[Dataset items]

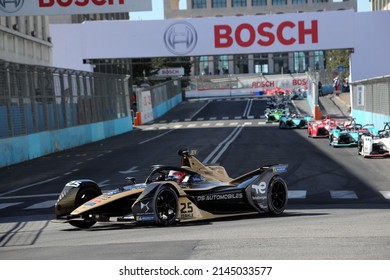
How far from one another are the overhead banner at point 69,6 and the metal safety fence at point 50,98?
83.8 inches

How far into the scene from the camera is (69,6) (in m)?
31.7

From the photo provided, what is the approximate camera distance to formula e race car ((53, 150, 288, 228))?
42.3 ft

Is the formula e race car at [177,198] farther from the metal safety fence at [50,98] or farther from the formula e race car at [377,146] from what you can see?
the metal safety fence at [50,98]


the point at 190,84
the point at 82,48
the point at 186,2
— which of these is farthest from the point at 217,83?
the point at 82,48

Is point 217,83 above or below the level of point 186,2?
below

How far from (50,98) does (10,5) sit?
336 inches

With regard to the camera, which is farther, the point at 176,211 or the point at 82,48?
the point at 82,48

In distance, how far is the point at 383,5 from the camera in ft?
290

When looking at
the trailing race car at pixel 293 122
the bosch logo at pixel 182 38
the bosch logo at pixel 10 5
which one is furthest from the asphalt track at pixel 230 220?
the bosch logo at pixel 182 38

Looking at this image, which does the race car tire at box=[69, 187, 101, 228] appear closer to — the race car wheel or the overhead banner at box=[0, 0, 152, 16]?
the race car wheel

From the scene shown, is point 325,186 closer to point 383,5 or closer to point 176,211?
point 176,211

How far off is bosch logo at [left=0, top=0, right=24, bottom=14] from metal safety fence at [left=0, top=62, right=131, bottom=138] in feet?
6.54

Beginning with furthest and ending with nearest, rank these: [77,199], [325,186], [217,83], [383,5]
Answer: [217,83] → [383,5] → [325,186] → [77,199]

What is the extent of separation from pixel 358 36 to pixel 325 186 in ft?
109
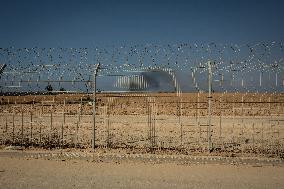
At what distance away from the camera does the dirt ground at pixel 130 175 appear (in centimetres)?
769

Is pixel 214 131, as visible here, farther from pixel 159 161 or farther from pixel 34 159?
pixel 34 159

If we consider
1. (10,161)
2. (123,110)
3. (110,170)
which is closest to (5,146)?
(10,161)

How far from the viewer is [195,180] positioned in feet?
A: 26.4

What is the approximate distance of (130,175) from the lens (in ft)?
27.9

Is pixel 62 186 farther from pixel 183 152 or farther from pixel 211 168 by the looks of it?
pixel 183 152

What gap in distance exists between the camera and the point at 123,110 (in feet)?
108

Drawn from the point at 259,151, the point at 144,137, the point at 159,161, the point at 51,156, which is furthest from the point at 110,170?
the point at 144,137

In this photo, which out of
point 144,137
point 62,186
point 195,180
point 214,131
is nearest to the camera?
point 62,186

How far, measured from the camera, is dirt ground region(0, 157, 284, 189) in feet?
25.2

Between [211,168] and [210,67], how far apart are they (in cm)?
310

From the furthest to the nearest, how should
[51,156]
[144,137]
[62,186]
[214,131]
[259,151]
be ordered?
1. [214,131]
2. [144,137]
3. [259,151]
4. [51,156]
5. [62,186]

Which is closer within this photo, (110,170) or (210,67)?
(110,170)

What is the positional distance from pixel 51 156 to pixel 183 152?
3953 mm

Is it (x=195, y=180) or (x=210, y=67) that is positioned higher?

**What the exercise asks**
Reproduce the full listing faithfully, but do not carry over any pictures.

**Solution**
How far from one another are the overhead banner at point 69,6 and the metal safety fence at point 50,98?
83.8 inches

How far into the scene from the camera is (69,6) (in m)?
31.7

From the photo provided, what is the approximate camera distance to formula e race car ((53, 150, 288, 228))?
42.3 ft

Is the formula e race car at [177,198] farther from the metal safety fence at [50,98] or farther from the formula e race car at [377,146] from what you can see?
the metal safety fence at [50,98]


the point at 190,84
the point at 82,48
the point at 186,2
— which of these is farthest from the point at 217,83?
the point at 82,48

Is point 217,83 above or below the level of point 186,2?
below

How far from (50,98) does (10,5) sit?
336 inches

With regard to the camera, which is farther, the point at 176,211 or the point at 82,48?
the point at 82,48

In distance, how far is the point at 383,5 from the camera in ft?
290

When looking at
the trailing race car at pixel 293 122
the bosch logo at pixel 182 38
the bosch logo at pixel 10 5
which one is furthest from the asphalt track at pixel 230 220?
the bosch logo at pixel 182 38

Looking at this image, which does the race car tire at box=[69, 187, 101, 228] appear closer to — the race car wheel or the overhead banner at box=[0, 0, 152, 16]?
the race car wheel

From the scene shown, is point 325,186 closer to point 383,5 or closer to point 176,211?
point 176,211

How far off is bosch logo at [left=0, top=0, right=24, bottom=14] from metal safety fence at [left=0, top=62, right=131, bottom=138] in feet?
6.54

Beginning with furthest and ending with nearest, rank these: [77,199], [325,186], [217,83], [383,5]
Answer: [217,83] → [383,5] → [325,186] → [77,199]

What is the extent of separation from pixel 358 36 to pixel 325 186 in ft?
109
At what distance away from the camera does the dirt ground at pixel 130 175 appear (in centimetres)?
769

Is pixel 214 131, as visible here, farther from pixel 159 161 or farther from pixel 34 159?
pixel 34 159

If we consider
1. (10,161)
2. (123,110)
3. (110,170)
which is closest to (5,146)?
(10,161)

How far from the viewer is [195,180] positioned in feet?
A: 26.4

What is the approximate distance of (130,175) from the lens (in ft)?
27.9

Is pixel 62 186 farther from pixel 183 152 or farther from pixel 211 168 by the looks of it?
pixel 183 152

What gap in distance exists between the camera and the point at 123,110 (in feet)?
108

Drawn from the point at 259,151, the point at 144,137, the point at 159,161, the point at 51,156, which is furthest from the point at 110,170?
the point at 144,137

In this photo, which out of
point 144,137
point 62,186
point 195,180
point 214,131
is nearest to the camera?
point 62,186

How far, measured from the camera, is dirt ground region(0, 157, 284, 189) in feet?
25.2

Between [211,168] and [210,67], how far apart are they (in cm)?
310

From the furthest to the nearest, how should
[51,156]
[144,137]
[62,186]
[214,131]
[259,151]
be ordered?
1. [214,131]
2. [144,137]
3. [259,151]
4. [51,156]
5. [62,186]

Which is closer within this photo, (110,170) or (210,67)?
(110,170)

What is the positional distance from pixel 51 156 to pixel 183 152?
3953 mm

Is it (x=195, y=180) or (x=210, y=67) that is positioned higher?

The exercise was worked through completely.